#### Work instructions:
Beginning at the top of the data below, write out every line exactly until you reach the line with "Yemeni Wildflower Honey", and include that line.

********************

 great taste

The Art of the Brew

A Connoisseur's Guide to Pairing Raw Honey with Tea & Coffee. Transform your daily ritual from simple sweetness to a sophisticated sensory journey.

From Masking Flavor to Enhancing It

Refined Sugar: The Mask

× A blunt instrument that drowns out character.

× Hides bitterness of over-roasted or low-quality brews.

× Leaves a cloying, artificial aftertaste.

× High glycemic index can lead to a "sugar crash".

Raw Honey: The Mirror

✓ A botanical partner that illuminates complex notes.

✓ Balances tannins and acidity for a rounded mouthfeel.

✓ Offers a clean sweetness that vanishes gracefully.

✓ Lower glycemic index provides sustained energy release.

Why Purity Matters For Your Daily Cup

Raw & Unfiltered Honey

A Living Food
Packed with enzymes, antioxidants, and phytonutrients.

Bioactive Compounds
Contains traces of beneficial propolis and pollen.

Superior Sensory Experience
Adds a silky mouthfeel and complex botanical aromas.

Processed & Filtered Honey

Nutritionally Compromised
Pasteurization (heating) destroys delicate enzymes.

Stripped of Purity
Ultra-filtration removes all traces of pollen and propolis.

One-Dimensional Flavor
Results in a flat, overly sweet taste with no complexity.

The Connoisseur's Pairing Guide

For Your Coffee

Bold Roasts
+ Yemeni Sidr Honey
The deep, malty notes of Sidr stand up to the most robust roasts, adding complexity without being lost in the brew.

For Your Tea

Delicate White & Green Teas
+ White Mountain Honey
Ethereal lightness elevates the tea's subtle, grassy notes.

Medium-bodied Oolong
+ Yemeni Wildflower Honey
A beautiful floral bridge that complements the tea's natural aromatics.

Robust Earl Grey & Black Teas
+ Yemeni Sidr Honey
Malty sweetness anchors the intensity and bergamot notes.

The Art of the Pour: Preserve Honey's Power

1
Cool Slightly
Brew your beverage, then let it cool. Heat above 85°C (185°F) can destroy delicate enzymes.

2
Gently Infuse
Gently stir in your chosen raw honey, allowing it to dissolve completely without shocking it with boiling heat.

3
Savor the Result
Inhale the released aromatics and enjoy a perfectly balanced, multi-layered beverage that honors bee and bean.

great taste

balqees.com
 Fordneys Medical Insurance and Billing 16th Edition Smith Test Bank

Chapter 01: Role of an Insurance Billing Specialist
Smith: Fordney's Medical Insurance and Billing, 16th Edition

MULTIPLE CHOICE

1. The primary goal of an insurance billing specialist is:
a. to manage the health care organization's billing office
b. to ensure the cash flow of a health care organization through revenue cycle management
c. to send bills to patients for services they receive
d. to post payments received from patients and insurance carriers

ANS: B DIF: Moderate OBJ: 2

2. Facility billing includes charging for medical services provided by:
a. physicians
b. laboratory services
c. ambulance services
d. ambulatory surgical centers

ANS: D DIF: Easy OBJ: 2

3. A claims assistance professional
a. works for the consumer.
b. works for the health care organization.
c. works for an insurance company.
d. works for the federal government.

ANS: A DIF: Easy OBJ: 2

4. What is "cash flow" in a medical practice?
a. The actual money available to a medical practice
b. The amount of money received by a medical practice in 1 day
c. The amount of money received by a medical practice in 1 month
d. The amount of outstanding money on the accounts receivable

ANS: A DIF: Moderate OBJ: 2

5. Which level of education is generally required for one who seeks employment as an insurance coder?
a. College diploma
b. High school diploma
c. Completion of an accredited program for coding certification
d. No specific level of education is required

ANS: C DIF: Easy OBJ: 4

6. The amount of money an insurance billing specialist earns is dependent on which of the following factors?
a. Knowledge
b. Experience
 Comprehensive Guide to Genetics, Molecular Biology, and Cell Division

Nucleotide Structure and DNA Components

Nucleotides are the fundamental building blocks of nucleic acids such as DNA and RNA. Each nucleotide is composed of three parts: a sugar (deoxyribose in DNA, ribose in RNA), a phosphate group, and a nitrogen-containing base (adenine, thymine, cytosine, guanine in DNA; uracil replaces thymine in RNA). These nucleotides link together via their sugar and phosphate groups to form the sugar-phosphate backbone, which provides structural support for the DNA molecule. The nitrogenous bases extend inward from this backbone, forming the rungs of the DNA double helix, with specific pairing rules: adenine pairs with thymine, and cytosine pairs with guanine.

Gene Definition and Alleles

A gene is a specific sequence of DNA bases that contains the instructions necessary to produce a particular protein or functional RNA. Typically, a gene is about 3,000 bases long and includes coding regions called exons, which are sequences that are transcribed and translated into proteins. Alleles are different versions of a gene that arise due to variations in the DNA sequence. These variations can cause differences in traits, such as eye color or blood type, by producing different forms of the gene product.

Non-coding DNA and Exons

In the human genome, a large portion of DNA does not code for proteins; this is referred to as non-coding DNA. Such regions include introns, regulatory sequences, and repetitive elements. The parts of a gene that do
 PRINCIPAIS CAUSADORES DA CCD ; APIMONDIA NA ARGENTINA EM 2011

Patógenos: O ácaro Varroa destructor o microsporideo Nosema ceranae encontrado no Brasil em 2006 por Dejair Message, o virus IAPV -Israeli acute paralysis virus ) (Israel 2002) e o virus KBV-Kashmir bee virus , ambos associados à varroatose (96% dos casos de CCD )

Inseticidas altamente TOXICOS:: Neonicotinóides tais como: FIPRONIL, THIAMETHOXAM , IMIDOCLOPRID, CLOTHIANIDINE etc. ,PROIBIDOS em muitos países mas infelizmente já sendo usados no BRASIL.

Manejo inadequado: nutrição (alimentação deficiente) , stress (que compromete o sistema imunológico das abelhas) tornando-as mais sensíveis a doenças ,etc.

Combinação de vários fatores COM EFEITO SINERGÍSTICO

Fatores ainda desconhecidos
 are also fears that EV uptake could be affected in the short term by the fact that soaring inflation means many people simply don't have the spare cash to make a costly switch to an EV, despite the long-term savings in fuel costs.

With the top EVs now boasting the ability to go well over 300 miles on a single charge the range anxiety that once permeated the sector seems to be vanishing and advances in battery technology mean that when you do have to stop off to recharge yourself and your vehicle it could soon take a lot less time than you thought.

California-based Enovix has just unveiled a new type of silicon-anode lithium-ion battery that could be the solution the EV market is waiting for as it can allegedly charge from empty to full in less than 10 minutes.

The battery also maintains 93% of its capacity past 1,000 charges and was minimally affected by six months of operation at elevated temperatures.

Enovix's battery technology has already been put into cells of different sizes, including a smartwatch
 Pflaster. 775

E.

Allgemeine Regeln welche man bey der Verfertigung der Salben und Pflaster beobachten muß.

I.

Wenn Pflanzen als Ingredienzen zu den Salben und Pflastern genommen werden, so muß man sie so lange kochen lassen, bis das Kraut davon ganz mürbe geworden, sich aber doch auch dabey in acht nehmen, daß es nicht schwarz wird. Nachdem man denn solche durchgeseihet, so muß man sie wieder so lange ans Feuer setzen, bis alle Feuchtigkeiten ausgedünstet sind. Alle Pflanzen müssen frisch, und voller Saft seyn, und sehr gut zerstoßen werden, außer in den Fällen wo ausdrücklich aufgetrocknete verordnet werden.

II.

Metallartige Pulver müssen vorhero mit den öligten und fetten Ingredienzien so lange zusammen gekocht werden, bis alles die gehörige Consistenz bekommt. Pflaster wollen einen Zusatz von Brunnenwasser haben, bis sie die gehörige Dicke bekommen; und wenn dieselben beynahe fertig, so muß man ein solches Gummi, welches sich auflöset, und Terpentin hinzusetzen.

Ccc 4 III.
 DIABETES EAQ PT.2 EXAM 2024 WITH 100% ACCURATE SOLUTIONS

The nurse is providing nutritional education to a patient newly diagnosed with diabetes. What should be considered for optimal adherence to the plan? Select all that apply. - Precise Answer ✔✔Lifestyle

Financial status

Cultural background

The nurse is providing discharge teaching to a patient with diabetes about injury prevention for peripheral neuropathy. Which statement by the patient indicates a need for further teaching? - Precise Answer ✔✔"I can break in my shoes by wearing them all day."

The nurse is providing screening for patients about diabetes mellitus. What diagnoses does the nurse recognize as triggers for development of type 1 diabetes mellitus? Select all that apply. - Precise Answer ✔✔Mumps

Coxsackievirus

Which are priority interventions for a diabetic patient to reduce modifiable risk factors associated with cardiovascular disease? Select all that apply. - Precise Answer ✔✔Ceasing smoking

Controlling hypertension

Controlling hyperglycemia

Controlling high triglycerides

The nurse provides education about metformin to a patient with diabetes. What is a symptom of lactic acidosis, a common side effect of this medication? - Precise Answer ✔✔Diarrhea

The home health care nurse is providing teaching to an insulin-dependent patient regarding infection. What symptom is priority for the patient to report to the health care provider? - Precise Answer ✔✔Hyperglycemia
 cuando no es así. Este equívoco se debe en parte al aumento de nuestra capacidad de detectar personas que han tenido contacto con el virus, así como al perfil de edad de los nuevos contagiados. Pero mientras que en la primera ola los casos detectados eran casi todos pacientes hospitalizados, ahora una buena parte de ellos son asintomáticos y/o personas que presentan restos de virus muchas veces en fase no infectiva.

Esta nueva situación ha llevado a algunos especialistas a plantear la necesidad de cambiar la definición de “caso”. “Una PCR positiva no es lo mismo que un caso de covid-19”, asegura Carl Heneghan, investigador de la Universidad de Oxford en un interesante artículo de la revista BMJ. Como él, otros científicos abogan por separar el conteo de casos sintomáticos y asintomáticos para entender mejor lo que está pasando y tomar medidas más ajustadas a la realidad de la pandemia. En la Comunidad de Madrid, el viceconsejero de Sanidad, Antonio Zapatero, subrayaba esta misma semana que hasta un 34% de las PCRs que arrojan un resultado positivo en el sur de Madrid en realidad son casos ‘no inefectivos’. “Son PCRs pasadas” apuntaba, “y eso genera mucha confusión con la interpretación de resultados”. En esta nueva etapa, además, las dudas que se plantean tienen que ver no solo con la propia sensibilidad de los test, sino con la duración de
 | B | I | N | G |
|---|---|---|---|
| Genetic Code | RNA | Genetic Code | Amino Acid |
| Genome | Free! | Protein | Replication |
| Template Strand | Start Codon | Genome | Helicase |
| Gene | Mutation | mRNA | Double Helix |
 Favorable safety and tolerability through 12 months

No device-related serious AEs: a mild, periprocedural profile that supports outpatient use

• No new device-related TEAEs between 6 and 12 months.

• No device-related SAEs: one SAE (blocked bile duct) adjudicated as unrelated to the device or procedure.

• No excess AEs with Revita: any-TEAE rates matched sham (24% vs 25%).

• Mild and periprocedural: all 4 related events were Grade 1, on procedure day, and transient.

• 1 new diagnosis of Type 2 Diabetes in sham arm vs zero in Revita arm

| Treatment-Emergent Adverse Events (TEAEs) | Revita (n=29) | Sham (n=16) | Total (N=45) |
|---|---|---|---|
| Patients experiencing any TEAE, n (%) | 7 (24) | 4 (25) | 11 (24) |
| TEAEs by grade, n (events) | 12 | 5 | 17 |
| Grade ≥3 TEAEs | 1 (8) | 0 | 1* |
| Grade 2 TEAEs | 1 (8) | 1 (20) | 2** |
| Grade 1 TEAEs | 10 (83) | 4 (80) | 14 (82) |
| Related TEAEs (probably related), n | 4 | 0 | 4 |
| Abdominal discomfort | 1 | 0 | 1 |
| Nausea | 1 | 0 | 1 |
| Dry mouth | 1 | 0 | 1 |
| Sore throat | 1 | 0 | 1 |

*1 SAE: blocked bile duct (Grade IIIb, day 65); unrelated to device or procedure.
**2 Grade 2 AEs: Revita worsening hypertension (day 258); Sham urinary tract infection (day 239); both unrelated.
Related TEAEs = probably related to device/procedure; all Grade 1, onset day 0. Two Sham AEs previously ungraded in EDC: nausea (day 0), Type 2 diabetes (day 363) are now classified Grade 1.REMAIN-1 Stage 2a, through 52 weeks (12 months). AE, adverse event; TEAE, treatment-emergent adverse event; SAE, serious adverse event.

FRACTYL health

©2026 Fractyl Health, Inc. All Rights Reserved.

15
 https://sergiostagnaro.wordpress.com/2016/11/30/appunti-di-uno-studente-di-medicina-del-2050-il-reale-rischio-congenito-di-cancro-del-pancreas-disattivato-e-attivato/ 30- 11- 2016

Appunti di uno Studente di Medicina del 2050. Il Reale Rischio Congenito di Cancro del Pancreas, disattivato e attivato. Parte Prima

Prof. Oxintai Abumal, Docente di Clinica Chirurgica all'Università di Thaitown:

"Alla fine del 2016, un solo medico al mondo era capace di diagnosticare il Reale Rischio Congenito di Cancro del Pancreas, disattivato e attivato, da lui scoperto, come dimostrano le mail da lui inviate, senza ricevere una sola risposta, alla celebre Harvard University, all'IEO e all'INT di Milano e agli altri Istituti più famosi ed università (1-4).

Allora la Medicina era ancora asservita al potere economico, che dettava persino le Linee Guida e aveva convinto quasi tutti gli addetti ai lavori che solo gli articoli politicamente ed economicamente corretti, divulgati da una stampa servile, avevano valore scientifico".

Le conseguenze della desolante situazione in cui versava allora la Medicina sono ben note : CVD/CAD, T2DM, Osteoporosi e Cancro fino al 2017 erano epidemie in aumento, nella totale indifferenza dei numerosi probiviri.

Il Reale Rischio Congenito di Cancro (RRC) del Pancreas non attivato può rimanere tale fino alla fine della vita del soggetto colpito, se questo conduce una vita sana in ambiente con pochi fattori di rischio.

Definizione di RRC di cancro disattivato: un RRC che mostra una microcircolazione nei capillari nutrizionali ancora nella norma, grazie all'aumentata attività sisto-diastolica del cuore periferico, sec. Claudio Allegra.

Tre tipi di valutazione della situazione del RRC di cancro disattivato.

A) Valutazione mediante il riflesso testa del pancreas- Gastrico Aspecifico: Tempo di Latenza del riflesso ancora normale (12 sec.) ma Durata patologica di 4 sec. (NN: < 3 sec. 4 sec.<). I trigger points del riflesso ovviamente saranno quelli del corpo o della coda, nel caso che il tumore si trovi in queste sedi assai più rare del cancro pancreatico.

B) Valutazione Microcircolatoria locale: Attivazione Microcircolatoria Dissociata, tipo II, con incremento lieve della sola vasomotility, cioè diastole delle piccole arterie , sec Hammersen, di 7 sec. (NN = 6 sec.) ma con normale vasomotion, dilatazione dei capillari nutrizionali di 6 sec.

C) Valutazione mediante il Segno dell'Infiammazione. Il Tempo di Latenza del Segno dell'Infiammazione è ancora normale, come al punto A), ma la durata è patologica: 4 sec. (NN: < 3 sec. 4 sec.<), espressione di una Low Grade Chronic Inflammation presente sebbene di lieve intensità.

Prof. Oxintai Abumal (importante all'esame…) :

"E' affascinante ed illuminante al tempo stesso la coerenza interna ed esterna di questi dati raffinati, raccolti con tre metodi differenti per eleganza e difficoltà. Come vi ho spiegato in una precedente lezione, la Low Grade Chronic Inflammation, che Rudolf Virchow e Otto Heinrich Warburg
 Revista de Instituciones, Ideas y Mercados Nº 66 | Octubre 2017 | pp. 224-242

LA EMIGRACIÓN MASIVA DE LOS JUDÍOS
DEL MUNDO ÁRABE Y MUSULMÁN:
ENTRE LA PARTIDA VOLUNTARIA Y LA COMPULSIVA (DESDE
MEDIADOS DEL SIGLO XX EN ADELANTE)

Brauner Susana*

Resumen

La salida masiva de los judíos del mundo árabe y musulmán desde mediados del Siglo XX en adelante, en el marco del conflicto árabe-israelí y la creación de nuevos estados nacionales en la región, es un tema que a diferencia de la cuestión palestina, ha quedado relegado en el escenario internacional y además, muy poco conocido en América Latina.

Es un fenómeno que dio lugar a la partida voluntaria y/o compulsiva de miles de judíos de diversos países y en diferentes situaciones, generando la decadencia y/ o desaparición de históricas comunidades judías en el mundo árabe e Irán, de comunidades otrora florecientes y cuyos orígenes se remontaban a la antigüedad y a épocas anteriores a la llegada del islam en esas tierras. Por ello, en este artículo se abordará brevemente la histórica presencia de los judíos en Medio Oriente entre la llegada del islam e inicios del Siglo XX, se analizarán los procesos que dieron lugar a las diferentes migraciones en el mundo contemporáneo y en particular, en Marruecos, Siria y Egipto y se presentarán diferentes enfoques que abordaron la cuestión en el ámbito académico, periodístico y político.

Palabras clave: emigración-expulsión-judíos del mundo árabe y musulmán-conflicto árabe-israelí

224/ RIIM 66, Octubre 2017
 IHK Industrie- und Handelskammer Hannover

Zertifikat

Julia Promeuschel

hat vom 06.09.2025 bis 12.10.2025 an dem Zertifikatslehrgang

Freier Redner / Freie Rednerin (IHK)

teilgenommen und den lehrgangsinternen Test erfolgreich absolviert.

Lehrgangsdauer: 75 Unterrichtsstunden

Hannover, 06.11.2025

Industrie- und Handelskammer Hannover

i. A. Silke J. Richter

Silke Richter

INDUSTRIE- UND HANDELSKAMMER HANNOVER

********************

#### Response to this task:
 great taste

The Art of the Brew

A Connoisseur's Guide to Pairing Raw Honey with Tea & Coffee. Transform your daily ritual from simple sweetness to a sophisticated sensory journey.

From Masking Flavor to Enhancing It

Refined Sugar: The Mask

× A blunt instrument that drowns out character.

× Hides bitterness of over-roasted or low-quality brews.

× Leaves a cloying, artificial aftertaste.

× High glycemic index can lead to a "sugar crash".

Raw Honey: The Mirror

✓ A botanical partner that illuminates complex notes.

✓ Balances tannins and acidity for a rounded mouthfeel.

✓ Offers a clean sweetness that vanishes gracefully.

✓ Lower glycemic index provides sustained energy release.

Why Purity Matters For Your Daily Cup

Raw & Unfiltered Honey

A Living Food
Packed with enzymes, antioxidants, and phytonutrients.

Bioactive Compounds
Contains traces of beneficial propolis and pollen.

Superior Sensory Experience
Adds a silky mouthfeel and complex botanical aromas.

Processed & Filtered Honey

Nutritionally Compromised
Pasteurization (heating) destroys delicate enzymes.

Stripped of Purity
Ultra-filtration removes all traces of pollen and propolis.

One-Dimensional Flavor
Results in a flat, overly sweet taste with no complexity.

The Connoisseur's Pairing Guide

For Your Coffee

Bold Roasts
+ Yemeni Sidr Honey
The deep, malty notes of Sidr stand up to the most robust roasts, adding complexity without being lost in the brew.

For Your Tea

Delicate White & Green Teas
+ White Mountain Honey
Ethereal lightness elevates the tea's subtle, grassy notes.

Medium-bodied Oolong
+ Yemeni Wildflower Honey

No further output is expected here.